■ **Work to be completed**:
Rewrite the records below as a Markdown table with the columns "Row" and "Line," giving each nonblank line its own numbered row. Omit the pictures.

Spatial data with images

^^^^^^^^^^^^^^^^

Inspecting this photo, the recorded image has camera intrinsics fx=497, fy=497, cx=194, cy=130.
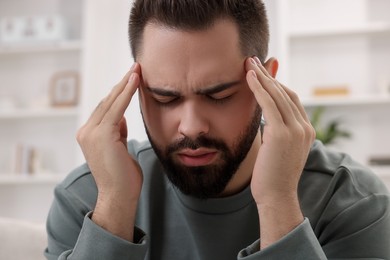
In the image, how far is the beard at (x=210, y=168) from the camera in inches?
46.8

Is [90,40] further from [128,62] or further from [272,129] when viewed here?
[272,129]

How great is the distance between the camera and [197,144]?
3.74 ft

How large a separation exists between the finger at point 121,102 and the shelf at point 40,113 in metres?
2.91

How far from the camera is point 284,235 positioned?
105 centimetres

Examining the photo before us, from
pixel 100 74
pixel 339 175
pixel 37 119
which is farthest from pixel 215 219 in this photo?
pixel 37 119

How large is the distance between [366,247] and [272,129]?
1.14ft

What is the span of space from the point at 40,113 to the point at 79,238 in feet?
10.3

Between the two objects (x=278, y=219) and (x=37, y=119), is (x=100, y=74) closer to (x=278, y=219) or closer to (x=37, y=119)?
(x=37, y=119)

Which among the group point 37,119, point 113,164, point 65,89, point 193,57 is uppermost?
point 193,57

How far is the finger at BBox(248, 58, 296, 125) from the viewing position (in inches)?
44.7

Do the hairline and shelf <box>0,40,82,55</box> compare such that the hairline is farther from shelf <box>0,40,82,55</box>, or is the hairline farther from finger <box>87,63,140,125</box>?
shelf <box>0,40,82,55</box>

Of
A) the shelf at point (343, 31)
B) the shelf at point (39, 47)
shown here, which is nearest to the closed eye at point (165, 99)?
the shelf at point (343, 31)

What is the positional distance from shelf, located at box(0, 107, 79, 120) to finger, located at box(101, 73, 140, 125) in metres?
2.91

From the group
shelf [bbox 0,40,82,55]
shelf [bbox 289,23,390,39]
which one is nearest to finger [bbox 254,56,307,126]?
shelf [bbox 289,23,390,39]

^^^^^^^^^^^^^^^^

■ **Task answer**:
| Row | Line |
|---|---|
| 1 | Inspecting this photo, the recorded image has camera intrinsics fx=497, fy=497, cx=194, cy=130. |
| 2 | In the image, how far is the beard at (x=210, y=168) from the camera in inches? |
| 3 | 46.8 |
| 4 | Is [90,40] further from [128,62] or further from [272,129] when viewed here? |
| 5 | [272,129] |
| 6 | How great is the distance between the camera and [197,144]? |
| 7 | 3.74 ft |
| 8 | How large a separation exists between the finger at point 121,102 and the shelf at point 40,113 in metres? |
| 9 | 2.91 |
| 10 | How far from the camera is point 284,235 positioned? |
| 11 | 105 centimetres |
| 12 | Examining the photo before us, from |
| 13 | pixel 100 74 |
| 14 | pixel 339 175 |
| 15 | pixel 37 119 |
| 16 | which is farthest from pixel 215 219 in this photo? |
| 17 | pixel 37 119 |
| 18 | How large is the distance between [366,247] and [272,129]? |
| 19 | 1.14ft |
| 20 | What is the span of space from the point at 40,113 to the point at 79,238 in feet? |
| 21 | 10.3 |
| 22 | Between the two objects (x=278, y=219) and (x=37, y=119), is (x=100, y=74) closer to (x=278, y=219) or closer to (x=37, y=119)? |
| 23 | (x=37, y=119) |
| 24 | Which among the group point 37,119, point 113,164, point 65,89, point 193,57 is uppermost? |
| 25 | point 193,57 |
| 26 | How far is the finger at BBox(248, 58, 296, 125) from the viewing position (in inches)? |
| 27 | 44.7 |
| 28 | Do the hairline and shelf <box>0,40,82,55</box> compare such that the hairline is farther from shelf <box>0,40,82,55</box>, or is the hairline farther from finger <box>87,63,140,125</box>? |
| 29 | shelf <box>0,40,82,55</box> |
| 30 | Of |
| 31 | A) the shelf at point (343, 31) |
| 32 | B) the shelf at point (39, 47) |
| 33 | shown here, which is nearest to the closed eye at point (165, 99)? |
| 34 | the shelf at point (343, 31) |
| 35 | What is the positional distance from shelf, located at box(0, 107, 79, 120) to finger, located at box(101, 73, 140, 125) in metres? |
| 36 | 2.91 |
| 37 | From the group |
| 38 | shelf [bbox 0,40,82,55] |
| 39 | shelf [bbox 289,23,390,39] |
| 40 | which one is nearest to finger [bbox 254,56,307,126]? |
| 41 | shelf [bbox 289,23,390,39] |